Superman was never Superboy, but he used to be.

Superman was created in 1939 by Joe Shuster and Joel Siegel. He joined the Justice Society of America with Batman, Wonder Woman, and a whole bunch of other characters that even I don't know anything about or really care to and they spent World War II fighting Nazi's and slapping Japs. As the decades wore on, young comic book readers learned interesting things about the Man of Steel. One of them being that he's a dick. Another the fact that during his youth in Smallville, he wore a smaller version of his costume and flew around like a dickhead as Superboy. During one of his pre-adolescent adventures, he accidentally caused a young Lex Luthor to lose all of his hair, and l'il Lex swore revenge forever and ever, sparking the infamous rivalry. We also learned that Supes' dad, Jor-El, didn't just save his son from explosive planetary death. He also rocketed Kryptonian animals to earth, including Krypto the Superdog, Streaky the Supercat, Beppo the Supermonkey, and Comet the Superhorse.

Why Jor-El took the time to pack off the livestock, but didn't make a rocket for himself or the wife is beyond me, and I think it's questions like this that eventually led the powers-at-be at DC to come to the following conclusion:

Jesus Christ, this shit is fucking retarded! [Keep in mind, this was 1986. It seemed socially acceptable to defame the differently abled.] Why don't we just pretend we never sank this low?
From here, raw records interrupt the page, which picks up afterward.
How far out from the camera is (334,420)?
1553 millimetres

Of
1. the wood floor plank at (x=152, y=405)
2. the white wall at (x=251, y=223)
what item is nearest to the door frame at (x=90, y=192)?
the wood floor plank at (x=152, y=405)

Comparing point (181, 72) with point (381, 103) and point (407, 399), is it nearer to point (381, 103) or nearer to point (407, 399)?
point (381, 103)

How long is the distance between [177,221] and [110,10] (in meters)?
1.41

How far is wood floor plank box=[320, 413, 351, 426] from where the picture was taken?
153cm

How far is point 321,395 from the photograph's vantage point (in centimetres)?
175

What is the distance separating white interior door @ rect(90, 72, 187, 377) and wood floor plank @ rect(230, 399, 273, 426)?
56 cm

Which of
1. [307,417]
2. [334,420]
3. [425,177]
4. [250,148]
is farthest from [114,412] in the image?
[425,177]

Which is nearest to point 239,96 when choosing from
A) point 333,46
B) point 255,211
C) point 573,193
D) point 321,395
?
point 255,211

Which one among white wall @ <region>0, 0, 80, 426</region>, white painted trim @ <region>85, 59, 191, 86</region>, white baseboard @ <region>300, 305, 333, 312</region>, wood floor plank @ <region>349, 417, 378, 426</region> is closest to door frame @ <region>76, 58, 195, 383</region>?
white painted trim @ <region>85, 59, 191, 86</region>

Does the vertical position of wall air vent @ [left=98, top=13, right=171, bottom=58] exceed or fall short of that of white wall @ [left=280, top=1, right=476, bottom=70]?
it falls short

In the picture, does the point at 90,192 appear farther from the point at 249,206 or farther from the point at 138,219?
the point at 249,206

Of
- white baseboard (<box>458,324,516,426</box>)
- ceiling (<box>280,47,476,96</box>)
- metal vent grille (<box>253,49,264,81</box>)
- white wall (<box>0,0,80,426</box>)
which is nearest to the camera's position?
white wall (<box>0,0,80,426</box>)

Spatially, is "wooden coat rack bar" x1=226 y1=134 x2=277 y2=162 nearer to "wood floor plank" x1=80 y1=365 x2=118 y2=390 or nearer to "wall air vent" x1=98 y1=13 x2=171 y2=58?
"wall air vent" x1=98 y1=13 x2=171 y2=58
And that's just what they did.

I've never read Crisis on Infinite Earths. It's an extremely rare thing for me to read a comic published before 1994, so what would compel me to read one published in the 80's? (And let's just leave Watchmen, The Dark Knight Returns, Batman: Year One, and The Killing Joke out of this.) I have thumbed through it on occasion, and I know basically what happens:

Supergirl and the Flash get killed and DCU history is altered so that Superman and Batman never joined the Justice Society because they weren't alive during World War II, and the Wonder Woman who did join the JSA was actually the real Wonder Woman's mother. (Don't worry. I won't go into this. You either don't care or already understand.)
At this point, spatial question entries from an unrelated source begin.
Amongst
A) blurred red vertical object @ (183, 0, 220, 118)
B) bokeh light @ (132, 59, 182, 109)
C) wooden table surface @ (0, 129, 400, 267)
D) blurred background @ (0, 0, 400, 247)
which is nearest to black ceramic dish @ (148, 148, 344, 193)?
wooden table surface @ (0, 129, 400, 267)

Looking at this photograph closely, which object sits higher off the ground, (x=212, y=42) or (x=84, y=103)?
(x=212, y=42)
Moreover, the superpets never existed -- although they ended up introducing Krypto into what we sexless dweebs lovingly refer to as "post-Crisis continuity" -- and Clark Kent didn't don a superman costume until he was in his twenties. And you know what that means?

It means Superman was never Superboy... but he used to be.
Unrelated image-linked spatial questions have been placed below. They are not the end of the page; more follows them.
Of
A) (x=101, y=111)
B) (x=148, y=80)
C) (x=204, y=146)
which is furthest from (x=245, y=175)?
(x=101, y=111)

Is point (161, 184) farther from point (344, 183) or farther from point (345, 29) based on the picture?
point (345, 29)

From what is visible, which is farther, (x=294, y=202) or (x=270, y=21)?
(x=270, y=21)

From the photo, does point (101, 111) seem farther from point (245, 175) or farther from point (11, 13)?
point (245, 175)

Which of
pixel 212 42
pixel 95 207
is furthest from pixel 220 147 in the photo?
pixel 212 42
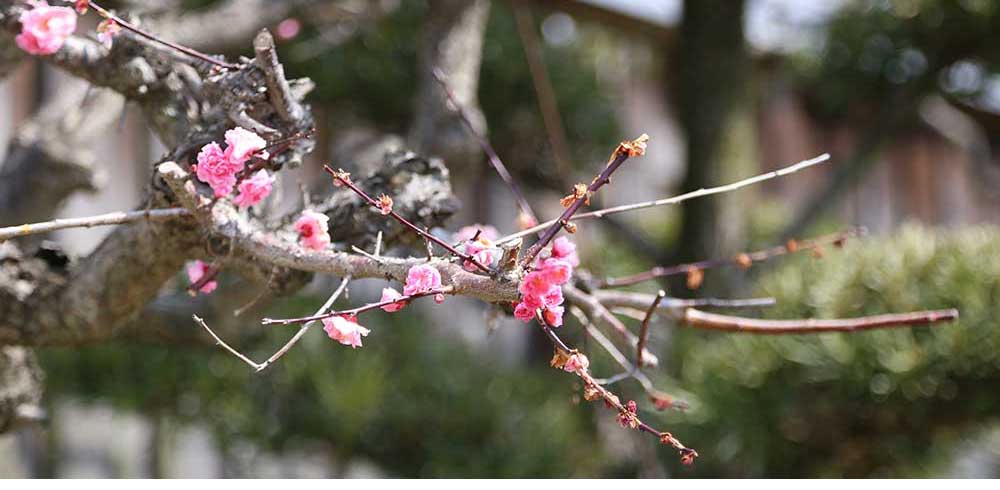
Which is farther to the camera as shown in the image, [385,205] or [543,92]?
[543,92]

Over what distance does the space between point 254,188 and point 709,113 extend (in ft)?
4.06

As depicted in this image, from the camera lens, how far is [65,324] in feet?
2.72

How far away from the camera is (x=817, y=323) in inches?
29.5

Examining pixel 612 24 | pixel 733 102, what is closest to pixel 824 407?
pixel 733 102

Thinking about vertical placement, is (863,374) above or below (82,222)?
above

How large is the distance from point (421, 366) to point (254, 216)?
104 centimetres

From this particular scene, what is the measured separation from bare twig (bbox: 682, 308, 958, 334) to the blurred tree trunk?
915 millimetres

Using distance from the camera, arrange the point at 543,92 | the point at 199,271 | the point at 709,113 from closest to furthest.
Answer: the point at 199,271 → the point at 543,92 → the point at 709,113

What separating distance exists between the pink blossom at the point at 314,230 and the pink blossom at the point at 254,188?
28mm

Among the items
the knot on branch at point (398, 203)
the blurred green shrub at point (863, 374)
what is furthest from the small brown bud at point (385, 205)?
the blurred green shrub at point (863, 374)

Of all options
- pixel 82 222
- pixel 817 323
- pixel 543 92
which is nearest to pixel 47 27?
pixel 82 222

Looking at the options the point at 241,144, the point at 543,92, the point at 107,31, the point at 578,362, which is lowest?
the point at 578,362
And so, in this grand comic book tradition, I've been giving some serious thought to a "Crisis on Infinite Blogs".

And by that, I mean wiping out my archives and starting over from scratch.

That way, any evidence of my unauthorized posting of some 42 images owned by Marvel Enterprises and/or the Time Warner Super Giant would be that much harder to find, to say nothing of an early draft of a story I'm currently selling to Marvel, and many, many derogatory remarks about their star penman.

Plus, I could go ahead and change things around, effectively rewriting the story thus far to make it even cooler.

I'd retell my secret origin in a grim and gritty "Year One" format where I may or may not have left a girl for dead in the snowblind wastes of the Montana Badlands, change continuity so that my 21st birthday didn't kind of suck, make it so that I'd never been a desk attendant, bring Justin back from the dead (what do you mean he's still alive?), undo that lame "burning of the Berg" storyline that went nowhere, and write unpopular characters like The Rum Bandit and Melissa Maynard out of continuity.

(I am, of course, kidding about this last bit. The Rum Bandit is immensely popular. Not quite Dildo the Drunken Monkey popular, but close.)

Crisis also brought some characters into the DC Universe that'd been acquired from another comic book company that went bankrupt, like Blue Beetle and The Question. Maybe I could use this as an opportunity to acquire characters from other blogs to incorporate into my life, like Jeffries' parents or Jacobs' fiancee.

Of course, in a couple of years, I'll probably miss the way things used to be and end up tossing in the concept of "hypertime" or some such science fantasy so I can go back.

Besides, we all knows what happens when you erase your memories.

You're just free to make the same mistakes all over again.